Since then, the paper has fought to prove its editorial independence, trying to demonstrate that it is neither a "Moonie paper" nor a booster of the political right but rather a fair and balanced reporter of the news.

"A newspaper is a hell of a place to hide an agenda," Pruden said in an interview earlier this week. "We're conservative on the editorial page and in story selection, but we do not strive to write conservative stories."

The paper is something of a journalistic curiosity -- a money-losing, church-subsidized newspaper with an editorial policy of "puncturing politically correct pomposity," said Pruden. The Times eschews what Pruden calls "victim stories," which he defines as articles about "people who were mistreated or think they were mistreated." His advice to them: "Get a life," which could well be the paper's motto.

The Times has never climbed out of the red or earned substantial income from advertising; it is supported by a subsidy from its owner, News World Communications, a private company wholly owned by Moon's Unification Church.

The paper's finances, as well as those of Moon's worldwide businesses, have been difficult to pin down. Moon owns land in South America as well as several papers in Latin America. The businesses run the gamut from commercial fisheries to Atlantic Video -- a Massachusetts Avenue video post-production facility -- to a cable channel called the GoodLife TV Network, which airs family fare, such as "Highway to Heaven."

The office of News World President Douglas D.M. Joo did not return phone calls for this article. But interviews with several former and current Times staffers have helped to piece together a look at the paper's finances.

In its first year, the paper spent about $100 million to renovate the building that serves as its headquarters on New York Avenue, said James Whelan, the paper's founding editor, who quit after two years, saying the Unification Church wanted to take editorial control of the paper.

The paper's operating expenses for that year were about $40 million, with revenue of about $20 million from sales of the paper, advertising and commercial printing, he said. In 1983, expenses stayed at about $40 million, with revenue in the $25 million to $30 million range, Whelan said.

"Advertising then as now was a very, very small share of our income," said Whelan, 68. Whelan oversaw an editorial staff of about 300, which is now down to about 225. The Times once had eight staffed foreign bureaus; now it has none, relying on "super-stringers" to cover overseas news. The paper maintains three national bureaus.

By the mid-'80s -- as the paper was launching ambitious projects, such as its national weekly edition; its weekly newsmagazine, Insight; and its monthly scholarly journal, The World & I -- the Times' yearly subsidy had risen to about $50 million, said a former Times executive. Insight launched with a yearly subsidy of about $40 million, which has now shrunk to about $4 million, the former executive said. By the early '90s, the Times' subsidy was down to about $32 million.

__What this exercise asks__.
**a)** List the projects that the newspaper excerpt says the paper was launching by the mid-'80s.
**b)** Reproduce the newspaper excerpt from "The paper is" up to and including "the paper's motto.".

__Given material__.
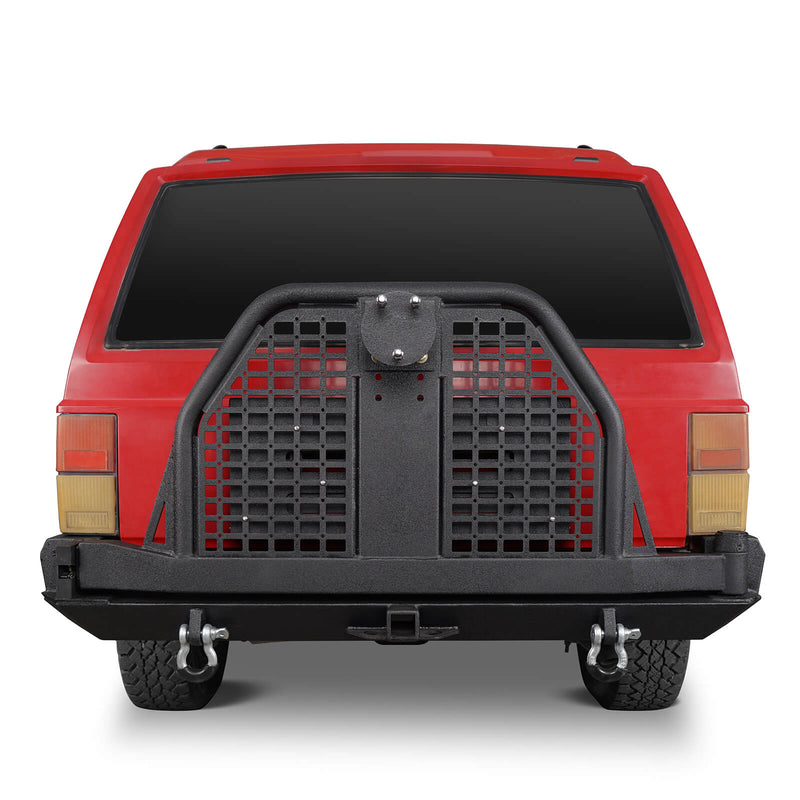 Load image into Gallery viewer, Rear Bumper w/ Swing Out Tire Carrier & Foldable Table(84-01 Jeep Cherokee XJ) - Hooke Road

__Written responses__.
**a)**
- its national weekly edition
- its weekly newsmagazine, Insight
- its monthly scholarly journal, The World & I

**b)**
The paper is something of a journalistic curiosity -- a money-losing, church-subsidized newspaper with an editorial policy of "puncturing politically correct pomposity," said Pruden. The Times eschews what Pruden calls "victim stories," which he defines as articles about "people who were mistreated or think they were mistreated." His advice to them: "Get a life," which could well be the paper's motto.